[WRITTEN TASKS]
[a] According to the passage on expression trees, what are the leaves of an expression tree?
[b] Continue the expression tree passage from its final sentence.

-- Start SUPPLIED PASSAGE --

What is an expression tree?

Consider arithmetic expressions like (35 - 3*(3+2)) / 4:

For our discussion we'll consider the four arithmetic operators: +, -, *, /.
We'll study integer arithmetic
⇒ Here, the /-operator is integer-division (e.g., 2/4 = 0)
Each operator is a binary operator
⇒ Takes two numbers and returns the result (a number)
There is a natural precedence among operators: \, *, +, -.

We'll use parentheses to force a different order, if needed:

Thus 35 - 3*3+2/4 = 26 (using integer arithmetic)
Whereas (35 - 3*(3+2)) / 4 = 5

Now let's examine a computational procedure for expressions:

At each step, we apply one of the operators.
The rules of precedence and parentheses tell us the order.

The computational procedure can be written as an expression tree:

In an expression tree:

The leaves are numbers (the operands).
⇒ The value of a leaf is the number.
The non-leaf nodes are operators.
⇒ The value of a non-leaf node is the result of the operator applied to the values of the left and right child.
The root node corresponds to the final value of the expression.

Exercise 1: Draw an expression tree for the expression 10/4 + 2*(5+1). Compute the values at each non-leaf node.

We will now look at a variety of issues related to expression trees:

How to build a tree given an expression.
How to evaluate an expression tree, once it's built.
How to convert expressions to postfix form and why that's important.

Let's start with building the tree:

The computational procedure for extracting the sub-parts (numbers, and operators) of an expression like (35-3*(3+2))/4 is called parsing.
To simplify the code, we'll make extensive use of parentheses:
- Every number will be surrounded by parentheses.
- Every operator with its operand will be enclosed in parentheses.

-- End SUPPLIED PASSAGE --
-- Start DATA ROWS --

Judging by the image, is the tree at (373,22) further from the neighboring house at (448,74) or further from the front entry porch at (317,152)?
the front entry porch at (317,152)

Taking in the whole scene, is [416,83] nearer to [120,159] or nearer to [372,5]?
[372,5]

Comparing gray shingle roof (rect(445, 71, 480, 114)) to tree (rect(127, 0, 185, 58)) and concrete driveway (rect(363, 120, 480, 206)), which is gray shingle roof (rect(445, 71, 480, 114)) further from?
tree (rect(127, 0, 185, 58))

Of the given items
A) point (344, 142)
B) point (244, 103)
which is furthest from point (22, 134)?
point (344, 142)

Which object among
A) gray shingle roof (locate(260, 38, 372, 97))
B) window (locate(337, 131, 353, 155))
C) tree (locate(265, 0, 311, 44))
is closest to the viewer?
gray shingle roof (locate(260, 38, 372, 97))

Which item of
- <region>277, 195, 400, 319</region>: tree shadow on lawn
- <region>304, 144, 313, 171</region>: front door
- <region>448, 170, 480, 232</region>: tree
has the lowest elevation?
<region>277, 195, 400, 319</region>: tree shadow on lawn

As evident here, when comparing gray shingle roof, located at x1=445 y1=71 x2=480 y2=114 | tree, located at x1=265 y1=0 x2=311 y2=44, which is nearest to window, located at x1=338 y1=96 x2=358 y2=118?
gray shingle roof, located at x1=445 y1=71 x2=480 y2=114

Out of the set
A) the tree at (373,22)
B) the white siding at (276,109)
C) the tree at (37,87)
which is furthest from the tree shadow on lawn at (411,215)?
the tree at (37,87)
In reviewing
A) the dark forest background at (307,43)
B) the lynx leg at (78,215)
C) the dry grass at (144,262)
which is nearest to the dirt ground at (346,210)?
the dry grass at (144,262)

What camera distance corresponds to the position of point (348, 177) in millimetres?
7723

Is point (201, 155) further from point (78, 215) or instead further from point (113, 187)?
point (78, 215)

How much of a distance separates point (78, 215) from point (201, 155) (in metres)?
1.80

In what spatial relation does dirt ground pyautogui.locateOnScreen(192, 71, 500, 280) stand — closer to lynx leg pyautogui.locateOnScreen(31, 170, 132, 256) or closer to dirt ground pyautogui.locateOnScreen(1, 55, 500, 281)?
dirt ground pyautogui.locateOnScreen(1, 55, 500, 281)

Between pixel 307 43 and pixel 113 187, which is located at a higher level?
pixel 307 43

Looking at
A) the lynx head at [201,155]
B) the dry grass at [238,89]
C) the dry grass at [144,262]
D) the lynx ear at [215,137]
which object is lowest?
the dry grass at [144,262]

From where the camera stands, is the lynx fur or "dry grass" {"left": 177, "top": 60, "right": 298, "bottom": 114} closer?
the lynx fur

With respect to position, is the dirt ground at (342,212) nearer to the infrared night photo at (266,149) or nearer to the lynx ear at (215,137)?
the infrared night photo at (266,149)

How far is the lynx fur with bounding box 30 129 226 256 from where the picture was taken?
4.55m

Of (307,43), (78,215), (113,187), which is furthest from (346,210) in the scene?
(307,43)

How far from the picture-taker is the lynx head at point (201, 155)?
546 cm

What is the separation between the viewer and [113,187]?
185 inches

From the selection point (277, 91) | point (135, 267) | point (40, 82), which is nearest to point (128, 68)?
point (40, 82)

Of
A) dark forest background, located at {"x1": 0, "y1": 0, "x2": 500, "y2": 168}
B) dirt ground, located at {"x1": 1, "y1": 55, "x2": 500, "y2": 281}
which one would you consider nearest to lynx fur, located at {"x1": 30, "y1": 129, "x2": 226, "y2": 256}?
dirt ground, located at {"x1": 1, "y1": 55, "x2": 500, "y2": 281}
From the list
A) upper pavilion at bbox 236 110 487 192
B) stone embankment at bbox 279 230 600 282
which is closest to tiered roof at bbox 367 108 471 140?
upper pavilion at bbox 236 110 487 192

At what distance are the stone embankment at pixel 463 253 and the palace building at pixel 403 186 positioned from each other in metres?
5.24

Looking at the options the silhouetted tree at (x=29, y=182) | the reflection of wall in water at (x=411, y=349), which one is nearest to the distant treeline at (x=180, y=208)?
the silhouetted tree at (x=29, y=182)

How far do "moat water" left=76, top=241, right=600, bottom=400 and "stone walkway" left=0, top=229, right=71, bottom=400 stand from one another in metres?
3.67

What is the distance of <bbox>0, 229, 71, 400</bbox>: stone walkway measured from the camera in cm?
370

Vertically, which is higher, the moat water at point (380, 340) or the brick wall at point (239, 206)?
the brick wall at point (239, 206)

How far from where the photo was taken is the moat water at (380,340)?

-- End DATA ROWS --

[SET OF ANSWERS]
[a] The leaves are numbers (the operands).

[b]
- Of course, parsing can be done with theses restrictions
  ⇒ But the code is more complicated
- Thus, the expression (35-3*(3+2))/4 becomes (((35)-((3)*((3)+(2))))/(4))

Exercise 2: Convert the expression 10/4 + 2*(5+1) into the form above, with complete parentheses.

We will build the tree as we go along in the parsing:

We'll use this class as the template for each tree node:

class ExprTreeNode {
    
    ExprTreeNode left, right;   // The usual pointers.
    boolean isLeaf;             // Is this a leaf?
    int value;                  // If so, we'll store the number here.
    char op;                    // If not, we need to know which operator.

}

The general idea in our parsing algorithm is:

Algorithm: parse (e)
Input: expression string e	
Output: root of expression subtree for e
  1.    node = make new tree node.
        // Bottom-out: it's a number
  2.    if e is a number
  3.      node.value = number extracted from string
  4.      return node 
  5.    endif
        // Recurse
  6.    node.op = extract operator from e
  7.    node.left = parse (substring of e to the left of op)
  8.    node.right = parse (substring of e to the right of op)
  9.    return node

We'll need to write code to look inside a string and identify the left and right substrings (on either side of the operator).

Here's the program:

// We need this for the Stack class.
import java.util.*;

class ExprTreeNode {
    
    ExprTreeNode left, right;   // The usual pointers.
    boolean isLeaf;             // Is this a leaf?
    int value;                  // If so, we'll store the number here.
    char op;                    // If not, we need to know which operator.

}


class ExpressionTree {

    ExprTreeNode root;


    public void parseExpression (String expr)
    {
        root = parse (expr);
    }
    
    
    // This is the recursive method that does the parsing.

    ExprTreeNode parse (String expr)
    {
        ExprTreeNode node = new ExprTreeNode ();
        
	// Note: expr.charAt(0) is a left paren. 
        // First, find the matching right paren.
        int m = findMatchingRightParen (expr, 1);
        String leftExpr = expr.substring (1, m+1);

        // Bottom-out condition:
        if (m == expr.length()-1) {
            // It's at the other end ⇒ this is a leaf.
            String operandStr = expr.substring (1, expr.length()-1);
            node.isLeaf = true;
            node.value = getValue (operandStr);
            return node;
        }
        
        // Otherwise, there's a second operand and an operator.

	// Find the left paren to match the rightmost right paren.
        int n = findMatchingLeftParen (expr, expr.length()-2);
        String rightExpr = expr.substring (n, expr.length()-1);

	// Recursively parse the left and right substrings.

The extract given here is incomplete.